In the years since the Civil War, the Mississippi River has been a driving factor in several historic events. In 1876, the Mississippi River naturally changed its path, in the process, it left the town of Vicksburg with no river access, severely impacting the economy. It wasn’t until the early 1900s and the completion of the Yazoo Diversion Canal, that Vicksburg was once again a port city.
In 1927, the Mississippi River made history again, this time in the form of one of the most devastating floods in U.S. history. The Great Flood of 1927 ravaged western Mississippi, affecting towns up to 60 miles away from the banks of the river. Near Vicksburg, the river reached a width of nearly 80 miles.

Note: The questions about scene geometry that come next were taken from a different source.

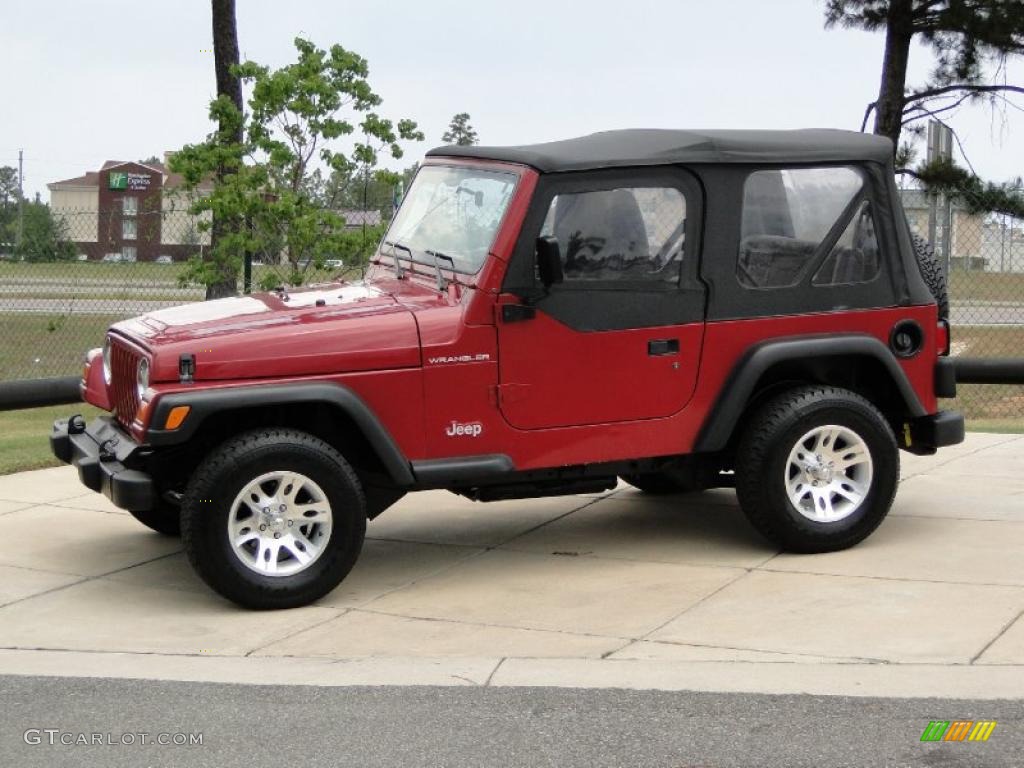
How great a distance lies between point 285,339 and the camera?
22.2 ft

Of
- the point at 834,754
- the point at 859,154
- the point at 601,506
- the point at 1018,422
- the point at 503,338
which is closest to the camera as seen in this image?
the point at 834,754

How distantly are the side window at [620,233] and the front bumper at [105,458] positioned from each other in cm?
213

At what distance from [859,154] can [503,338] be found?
82.4 inches

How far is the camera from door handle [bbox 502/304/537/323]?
7.04 meters

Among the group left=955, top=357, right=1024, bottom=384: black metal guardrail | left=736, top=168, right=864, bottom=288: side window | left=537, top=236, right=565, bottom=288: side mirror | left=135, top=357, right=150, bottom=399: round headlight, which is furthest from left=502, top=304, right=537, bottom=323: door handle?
left=955, top=357, right=1024, bottom=384: black metal guardrail

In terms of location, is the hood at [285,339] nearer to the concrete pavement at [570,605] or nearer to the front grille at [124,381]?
the front grille at [124,381]

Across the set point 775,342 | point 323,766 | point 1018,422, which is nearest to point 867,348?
point 775,342

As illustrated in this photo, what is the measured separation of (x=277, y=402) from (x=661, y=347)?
1842mm

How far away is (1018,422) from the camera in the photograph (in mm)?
13117

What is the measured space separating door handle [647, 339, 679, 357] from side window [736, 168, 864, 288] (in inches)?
18.6

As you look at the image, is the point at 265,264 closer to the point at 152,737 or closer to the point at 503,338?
the point at 503,338

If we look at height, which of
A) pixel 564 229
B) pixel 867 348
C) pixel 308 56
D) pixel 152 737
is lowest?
pixel 152 737

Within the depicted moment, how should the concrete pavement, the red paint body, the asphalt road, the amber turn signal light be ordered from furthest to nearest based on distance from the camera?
the red paint body
the amber turn signal light
the concrete pavement
the asphalt road

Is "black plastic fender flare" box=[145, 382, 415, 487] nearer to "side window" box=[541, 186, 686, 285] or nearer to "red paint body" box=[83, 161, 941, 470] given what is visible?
"red paint body" box=[83, 161, 941, 470]
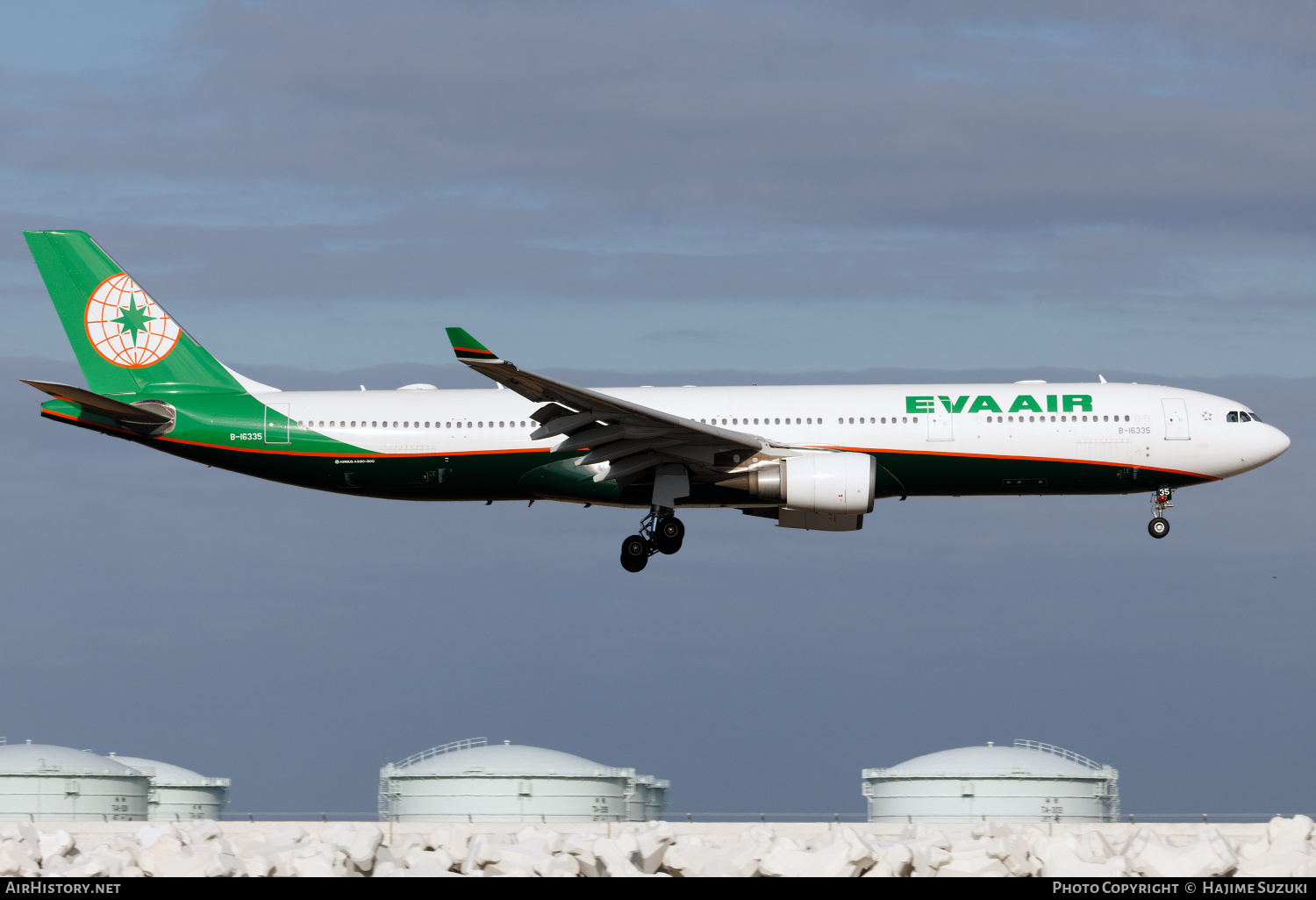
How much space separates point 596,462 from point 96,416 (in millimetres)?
12847

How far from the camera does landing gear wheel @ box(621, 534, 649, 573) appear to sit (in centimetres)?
4362

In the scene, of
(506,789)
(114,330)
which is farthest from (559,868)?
(114,330)

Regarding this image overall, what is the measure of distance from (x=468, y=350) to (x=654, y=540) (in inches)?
342

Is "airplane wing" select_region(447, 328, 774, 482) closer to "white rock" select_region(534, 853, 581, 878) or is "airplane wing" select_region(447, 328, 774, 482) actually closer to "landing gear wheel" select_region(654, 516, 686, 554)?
"landing gear wheel" select_region(654, 516, 686, 554)

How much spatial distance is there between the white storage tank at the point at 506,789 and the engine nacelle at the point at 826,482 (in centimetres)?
897

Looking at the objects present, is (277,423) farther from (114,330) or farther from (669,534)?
(669,534)

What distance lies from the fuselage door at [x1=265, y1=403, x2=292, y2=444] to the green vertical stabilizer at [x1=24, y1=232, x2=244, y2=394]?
1.70 m

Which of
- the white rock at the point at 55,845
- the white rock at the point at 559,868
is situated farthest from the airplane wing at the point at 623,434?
the white rock at the point at 55,845

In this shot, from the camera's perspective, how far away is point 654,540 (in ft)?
143

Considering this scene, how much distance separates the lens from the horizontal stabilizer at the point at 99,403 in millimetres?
42000

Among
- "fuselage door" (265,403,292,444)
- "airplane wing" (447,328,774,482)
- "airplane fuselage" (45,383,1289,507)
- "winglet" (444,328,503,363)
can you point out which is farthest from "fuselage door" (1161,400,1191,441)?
"fuselage door" (265,403,292,444)

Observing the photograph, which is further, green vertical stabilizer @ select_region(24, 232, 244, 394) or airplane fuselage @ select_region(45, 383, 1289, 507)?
green vertical stabilizer @ select_region(24, 232, 244, 394)

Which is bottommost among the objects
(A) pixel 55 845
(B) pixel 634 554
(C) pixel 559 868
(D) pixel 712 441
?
(A) pixel 55 845

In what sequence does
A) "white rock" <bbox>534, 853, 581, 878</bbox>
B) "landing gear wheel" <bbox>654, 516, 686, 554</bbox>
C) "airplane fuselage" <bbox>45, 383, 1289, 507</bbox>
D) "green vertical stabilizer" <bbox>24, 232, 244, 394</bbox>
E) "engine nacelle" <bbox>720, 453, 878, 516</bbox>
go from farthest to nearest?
"green vertical stabilizer" <bbox>24, 232, 244, 394</bbox>, "landing gear wheel" <bbox>654, 516, 686, 554</bbox>, "airplane fuselage" <bbox>45, 383, 1289, 507</bbox>, "engine nacelle" <bbox>720, 453, 878, 516</bbox>, "white rock" <bbox>534, 853, 581, 878</bbox>
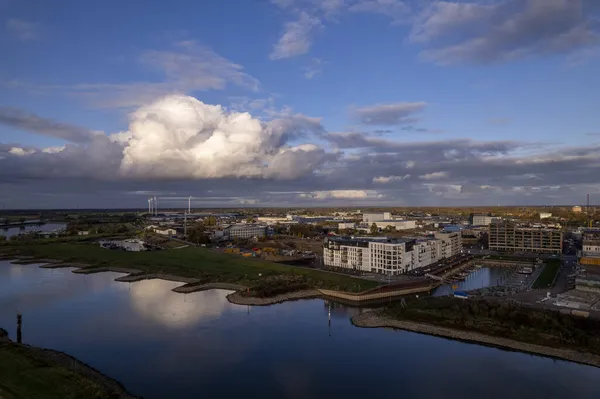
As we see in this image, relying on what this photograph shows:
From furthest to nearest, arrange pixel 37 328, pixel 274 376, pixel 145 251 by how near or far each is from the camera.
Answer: pixel 145 251 → pixel 37 328 → pixel 274 376

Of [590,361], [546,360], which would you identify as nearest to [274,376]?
[546,360]

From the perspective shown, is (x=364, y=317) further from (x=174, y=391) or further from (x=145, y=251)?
(x=145, y=251)

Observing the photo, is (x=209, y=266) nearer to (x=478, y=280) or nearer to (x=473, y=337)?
(x=478, y=280)

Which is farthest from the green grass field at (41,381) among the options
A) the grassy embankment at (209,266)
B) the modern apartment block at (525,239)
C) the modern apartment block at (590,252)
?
the modern apartment block at (525,239)

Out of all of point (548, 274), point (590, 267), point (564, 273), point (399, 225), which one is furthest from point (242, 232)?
point (590, 267)

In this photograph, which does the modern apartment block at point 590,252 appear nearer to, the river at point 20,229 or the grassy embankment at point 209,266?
the grassy embankment at point 209,266

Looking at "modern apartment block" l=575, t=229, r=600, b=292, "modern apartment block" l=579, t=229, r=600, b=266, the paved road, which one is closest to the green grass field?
the paved road

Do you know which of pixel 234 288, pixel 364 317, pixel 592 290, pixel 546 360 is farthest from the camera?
pixel 234 288
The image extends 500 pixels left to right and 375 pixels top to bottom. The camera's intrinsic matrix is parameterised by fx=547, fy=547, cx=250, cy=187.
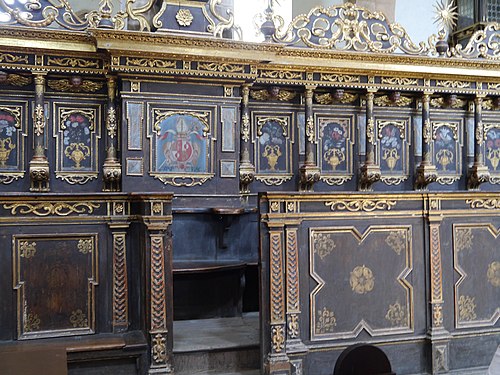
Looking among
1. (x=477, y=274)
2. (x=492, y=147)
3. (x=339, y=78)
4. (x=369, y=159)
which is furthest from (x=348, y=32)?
(x=477, y=274)

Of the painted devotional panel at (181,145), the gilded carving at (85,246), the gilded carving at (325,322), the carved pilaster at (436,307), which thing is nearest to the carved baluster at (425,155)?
the carved pilaster at (436,307)

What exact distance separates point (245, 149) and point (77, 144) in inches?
77.9

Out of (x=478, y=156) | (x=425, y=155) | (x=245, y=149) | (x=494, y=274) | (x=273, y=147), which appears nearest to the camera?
(x=494, y=274)

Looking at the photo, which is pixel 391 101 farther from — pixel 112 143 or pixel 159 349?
pixel 159 349

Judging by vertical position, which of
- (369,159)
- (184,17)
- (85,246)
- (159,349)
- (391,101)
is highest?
(184,17)

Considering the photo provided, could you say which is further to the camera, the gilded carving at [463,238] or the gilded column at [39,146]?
the gilded column at [39,146]

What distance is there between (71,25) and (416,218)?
417 centimetres

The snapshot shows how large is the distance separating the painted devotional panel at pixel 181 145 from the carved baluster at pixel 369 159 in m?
2.08

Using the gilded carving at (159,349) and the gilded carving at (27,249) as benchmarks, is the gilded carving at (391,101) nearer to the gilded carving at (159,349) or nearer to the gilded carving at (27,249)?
the gilded carving at (159,349)

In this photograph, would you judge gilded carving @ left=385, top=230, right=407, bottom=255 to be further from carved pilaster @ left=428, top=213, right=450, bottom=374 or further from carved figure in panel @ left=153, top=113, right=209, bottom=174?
carved figure in panel @ left=153, top=113, right=209, bottom=174

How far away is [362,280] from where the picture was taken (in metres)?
4.59

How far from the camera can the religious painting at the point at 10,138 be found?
6.15m

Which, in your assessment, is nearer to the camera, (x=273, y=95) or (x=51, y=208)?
(x=51, y=208)

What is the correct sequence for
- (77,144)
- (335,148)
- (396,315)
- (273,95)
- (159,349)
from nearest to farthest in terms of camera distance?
1. (159,349)
2. (396,315)
3. (77,144)
4. (273,95)
5. (335,148)
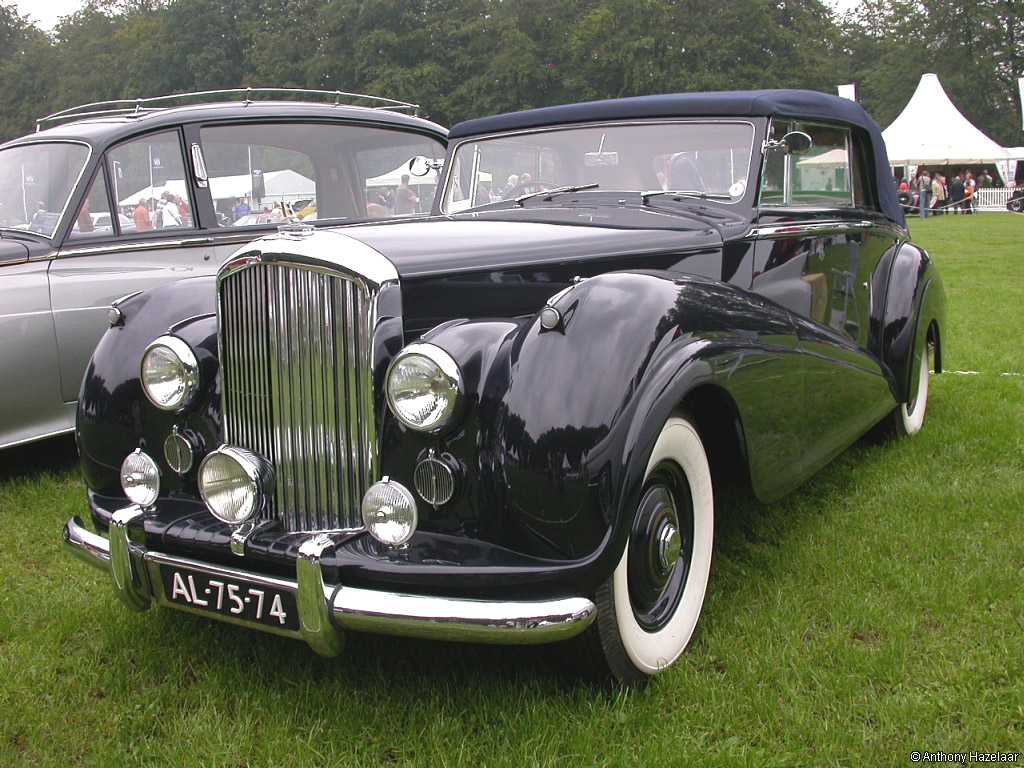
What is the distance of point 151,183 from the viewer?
5281 mm

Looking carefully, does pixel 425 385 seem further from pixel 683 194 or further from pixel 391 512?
pixel 683 194

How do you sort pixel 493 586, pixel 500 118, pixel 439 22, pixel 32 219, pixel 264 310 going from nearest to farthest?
pixel 493 586
pixel 264 310
pixel 500 118
pixel 32 219
pixel 439 22

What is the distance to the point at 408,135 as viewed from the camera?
260 inches

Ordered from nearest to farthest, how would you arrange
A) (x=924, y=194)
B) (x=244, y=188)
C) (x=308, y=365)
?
(x=308, y=365)
(x=244, y=188)
(x=924, y=194)

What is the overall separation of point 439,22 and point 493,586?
4706 centimetres

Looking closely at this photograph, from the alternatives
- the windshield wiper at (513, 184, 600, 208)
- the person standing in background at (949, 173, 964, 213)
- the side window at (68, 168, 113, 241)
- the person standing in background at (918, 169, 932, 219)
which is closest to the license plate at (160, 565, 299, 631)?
the windshield wiper at (513, 184, 600, 208)

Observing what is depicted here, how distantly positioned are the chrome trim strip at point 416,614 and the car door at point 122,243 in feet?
9.50

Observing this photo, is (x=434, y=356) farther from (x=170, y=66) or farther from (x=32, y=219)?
(x=170, y=66)

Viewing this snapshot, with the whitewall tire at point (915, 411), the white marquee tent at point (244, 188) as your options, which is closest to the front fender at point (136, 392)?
the white marquee tent at point (244, 188)

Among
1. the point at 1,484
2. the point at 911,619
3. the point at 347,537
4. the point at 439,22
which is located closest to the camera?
the point at 347,537

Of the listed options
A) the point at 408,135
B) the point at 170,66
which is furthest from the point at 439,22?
the point at 408,135

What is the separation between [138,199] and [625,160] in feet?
9.20

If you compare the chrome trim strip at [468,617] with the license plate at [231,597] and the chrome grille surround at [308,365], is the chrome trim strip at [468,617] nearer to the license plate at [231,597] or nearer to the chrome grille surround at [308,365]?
the license plate at [231,597]

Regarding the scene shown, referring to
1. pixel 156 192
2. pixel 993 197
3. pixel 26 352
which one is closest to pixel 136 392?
pixel 26 352
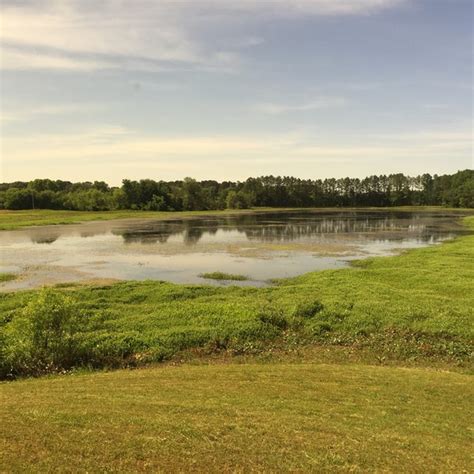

In addition to destroying thousands of homes and business, the flood also contributed to the already heavy tensions regarding race relations in the early 20th century. Segregated refugee camps were set up. These camps ranged in size and quality of living conditions. There were also issues of forced unpaid labor and unequal distribution of food in many of the refugee camps. After flood waters receded, thousands of African American families left the south forever to seek a better life in the north. This significantly accelerated the Great Migration.